Supporting Information 5. Confocal images illustrating neuronal phenotypes in the monkey perirhinal cortex. A. Bcl2 staining. B. NeuN staining. C. DCX staining. D. Bcl2/NeuN staining. E. DCX/NeuN staining. F. Bcl2/DCX staining. G. Bcl2/DCX/NeuN staining. White arrowheads: immature neurons (Bcl2+/NeuN+/ DCX+). Scale bar for A-G, 20 μm. H. Percentages of Bcl2+ cells expressing NeuN or DCX. Blue: 93% of Bcl2+ cells expressed both NeuN and DCX. Red: 0% of Bcl2+ cells expressed NeuN but not DCX. Green: 7% of Bcl2+ cells expressed DCX but not NeuN. Orange: 0% of Bcl2+ cells which did not express NeuN or DCX.

Supinfo6

Supporting information 6. Statistical analyses of group differences in the number of Bcl2+ cells in the different subdivisions of the entorhinal and perirhinal cortices.

Supinfo7

Supporting information 7. Correlation analyses of the relationship between the number of Bcl2+ cells and the number of Nissl-stained immature neurons.
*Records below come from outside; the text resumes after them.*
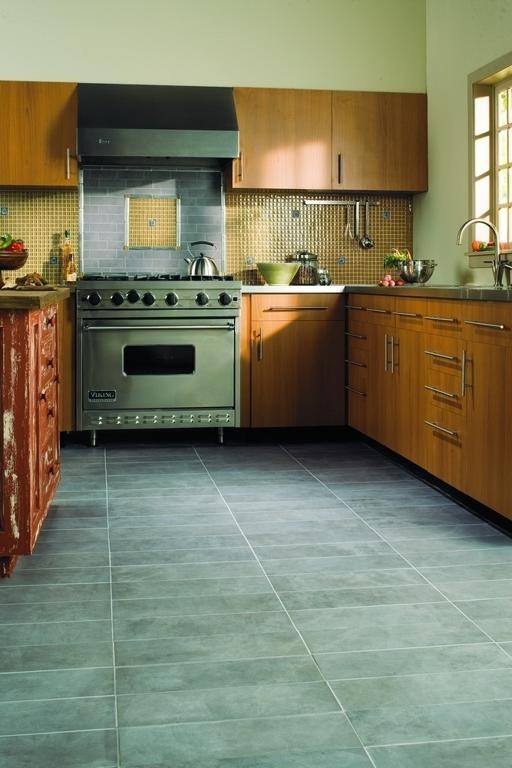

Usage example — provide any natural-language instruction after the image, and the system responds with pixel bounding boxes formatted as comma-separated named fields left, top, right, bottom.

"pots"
left=396, top=258, right=439, bottom=285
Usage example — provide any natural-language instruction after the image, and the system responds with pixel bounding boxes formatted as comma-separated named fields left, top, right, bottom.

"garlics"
left=377, top=274, right=396, bottom=287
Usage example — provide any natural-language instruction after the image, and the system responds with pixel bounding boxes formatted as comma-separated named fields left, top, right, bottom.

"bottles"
left=61, top=228, right=77, bottom=282
left=296, top=252, right=319, bottom=285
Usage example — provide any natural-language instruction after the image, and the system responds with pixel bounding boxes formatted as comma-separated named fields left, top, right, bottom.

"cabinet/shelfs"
left=0, top=80, right=78, bottom=187
left=343, top=292, right=365, bottom=436
left=0, top=299, right=60, bottom=577
left=460, top=299, right=511, bottom=520
left=249, top=293, right=346, bottom=427
left=231, top=87, right=330, bottom=189
left=426, top=297, right=460, bottom=491
left=365, top=294, right=426, bottom=478
left=329, top=90, right=427, bottom=191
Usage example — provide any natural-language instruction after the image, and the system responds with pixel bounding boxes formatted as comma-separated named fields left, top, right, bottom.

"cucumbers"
left=0, top=233, right=12, bottom=250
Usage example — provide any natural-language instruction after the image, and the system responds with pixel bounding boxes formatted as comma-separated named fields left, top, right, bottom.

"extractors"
left=75, top=83, right=242, bottom=161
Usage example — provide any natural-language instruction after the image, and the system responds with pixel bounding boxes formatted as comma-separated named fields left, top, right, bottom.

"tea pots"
left=184, top=240, right=220, bottom=276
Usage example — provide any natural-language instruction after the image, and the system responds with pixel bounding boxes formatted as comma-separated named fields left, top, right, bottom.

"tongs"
left=353, top=199, right=361, bottom=241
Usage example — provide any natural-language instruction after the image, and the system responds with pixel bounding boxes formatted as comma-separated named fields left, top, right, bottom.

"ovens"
left=76, top=281, right=241, bottom=433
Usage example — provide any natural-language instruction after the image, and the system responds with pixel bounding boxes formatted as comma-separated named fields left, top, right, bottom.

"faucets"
left=457, top=218, right=500, bottom=269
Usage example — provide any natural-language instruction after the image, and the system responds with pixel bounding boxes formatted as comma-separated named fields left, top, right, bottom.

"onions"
left=396, top=279, right=405, bottom=285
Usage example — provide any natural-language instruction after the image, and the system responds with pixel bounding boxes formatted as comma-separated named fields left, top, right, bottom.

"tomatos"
left=7, top=238, right=24, bottom=252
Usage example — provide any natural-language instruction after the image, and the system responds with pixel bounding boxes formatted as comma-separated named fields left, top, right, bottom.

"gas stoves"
left=76, top=273, right=236, bottom=281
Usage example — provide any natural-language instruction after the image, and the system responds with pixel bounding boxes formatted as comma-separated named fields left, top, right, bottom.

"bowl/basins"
left=256, top=261, right=302, bottom=286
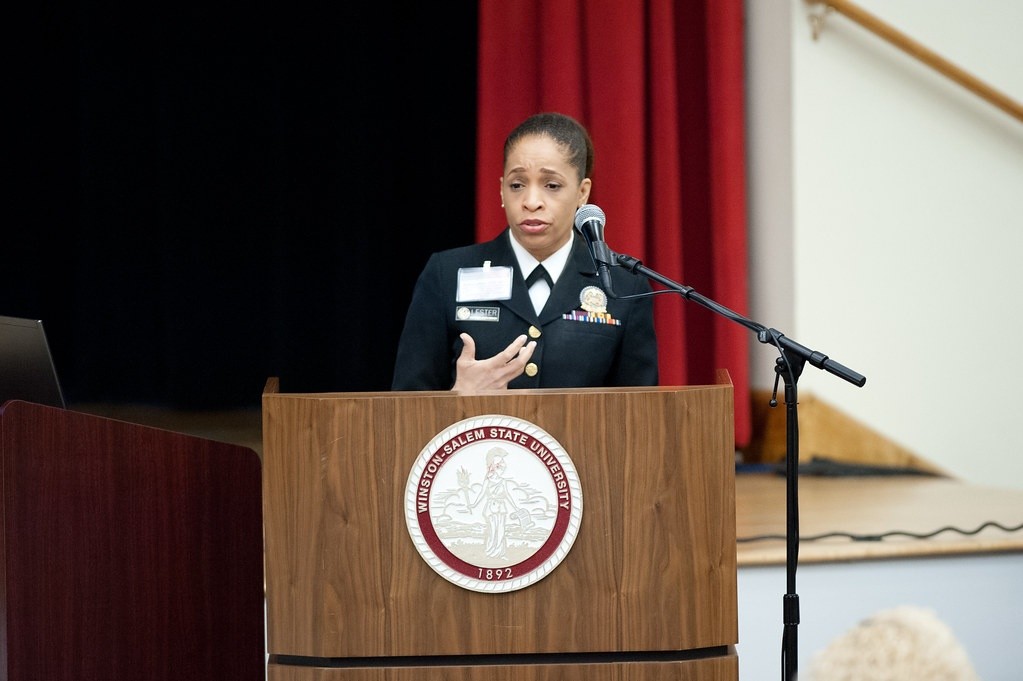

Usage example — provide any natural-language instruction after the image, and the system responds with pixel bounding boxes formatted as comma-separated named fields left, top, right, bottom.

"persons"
left=392, top=116, right=659, bottom=391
A. Correlation between Bcl2+ cell number in Er (X) and Nissl-stained immature neuron number in layer III of Er (Y). Y = 1.1226 X - 2261.1; R2 = 0.85. B. Correlation between Bcl2+ cell number in area 36 (X) and Nissl-stained immature neuron number in layer II of area 36 (Y). Y = 0.642 X + 6795; R2 = 0.67.

Supinfo8

Supporting information 8. Crawford & Howell t-tests for the comparisons of the number of Bcl2+ cells, immature and mature neurons in the entorhinal and perirhinal cortices between each case with a non-experimental hippocampal lesion (NEHL1, NEHL2) and control monkeys.

Supinfo9

Supporting information 9. Crawford & Howell t-tests for the comparisons of the number of Bcl2+ cells, immature and mature neurons in the entorhinal and perirhinal cortices between each case with a non-experimental hippocampal lesion (NEHL1, NEHL2) and neonate-lesioned monkeys.

Supinfo10

Supporting information 10. Crawford & Howell t-tests for the comparisons of the number of Bcl2+ cells, immature and mature neurons in the entorhinal and perirhinal cortices between each case with a non-experimental hippocampal lesion (NEHL1, NEHL2) and adult-lesioned monkeys.

Supinfo2

Supporting information 2. Additional levels through the medial temporal lobe illustrating the distribution of Bcl2+ cells in the entorhinal, perirhinal and parahippocampal cortices of a control monkey. Sections 110, 130, 146 and 162 are the ones represented in Figure 3. Note that Bcl2+ cells in adjacent brain regions are not represented. (Scale bar for all panels, 1 mm).

Data Availability Statement

The data that support the findings of this study are available from the corresponding author upon reasonable request.